Saved entries
____________

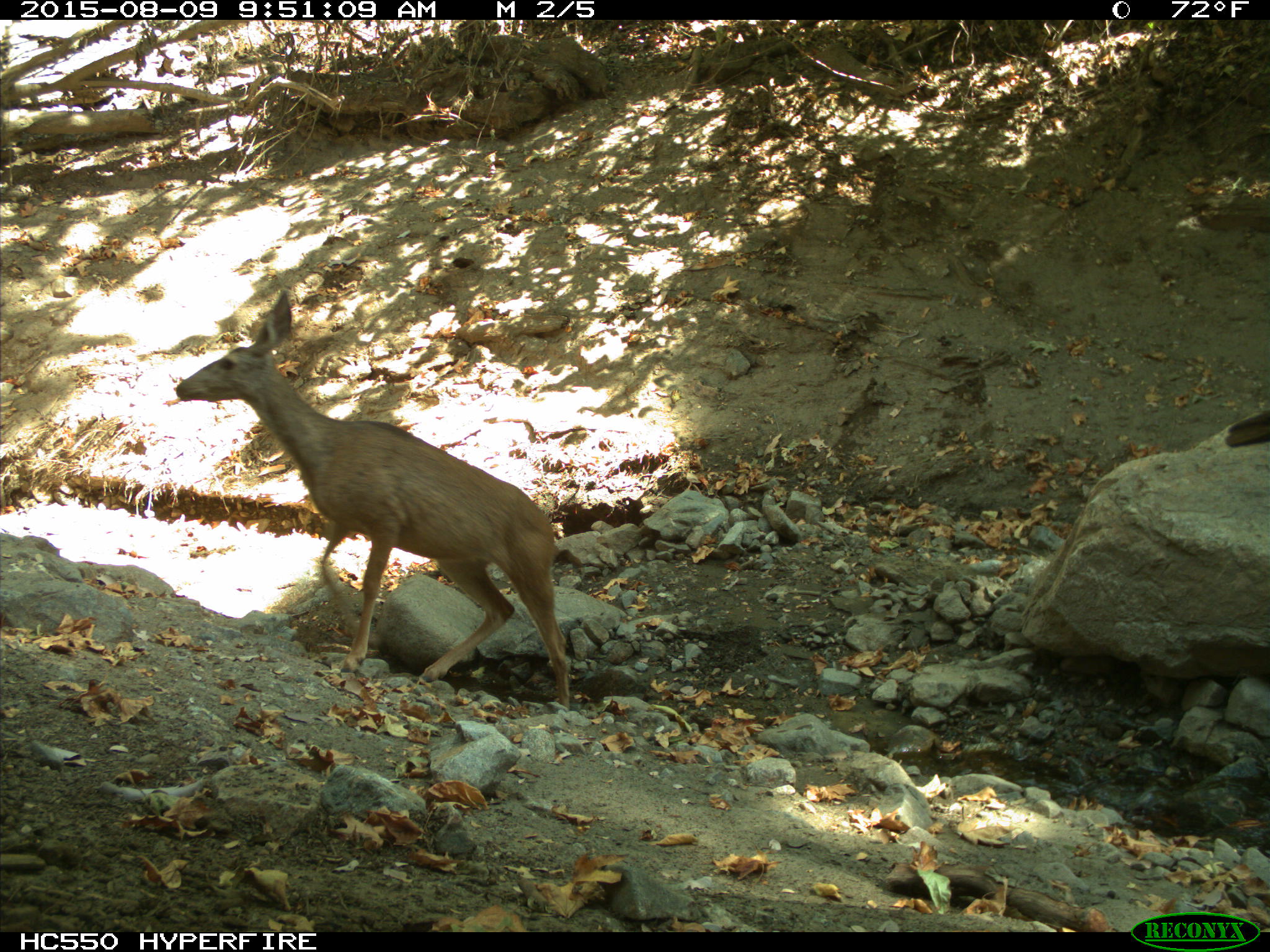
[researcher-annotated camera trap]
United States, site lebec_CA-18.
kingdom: Animalia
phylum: Chordata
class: Mammalia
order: Artiodactyla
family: Cervidae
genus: Odocoileus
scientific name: Odocoileus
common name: deer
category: unidentified deer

____________

# WORK ORDER
Write out exactly the lines that begin at the one containing "phylum: Chordata" and continue through the last line of the data, and only those.

# PROBLEM SOLUTION
phylum: Chordata
class: Mammalia
order: Artiodactyla
family: Cervidae
genus: Odocoileus
scientific name: Odocoileus
common name: deer
category: unidentified deer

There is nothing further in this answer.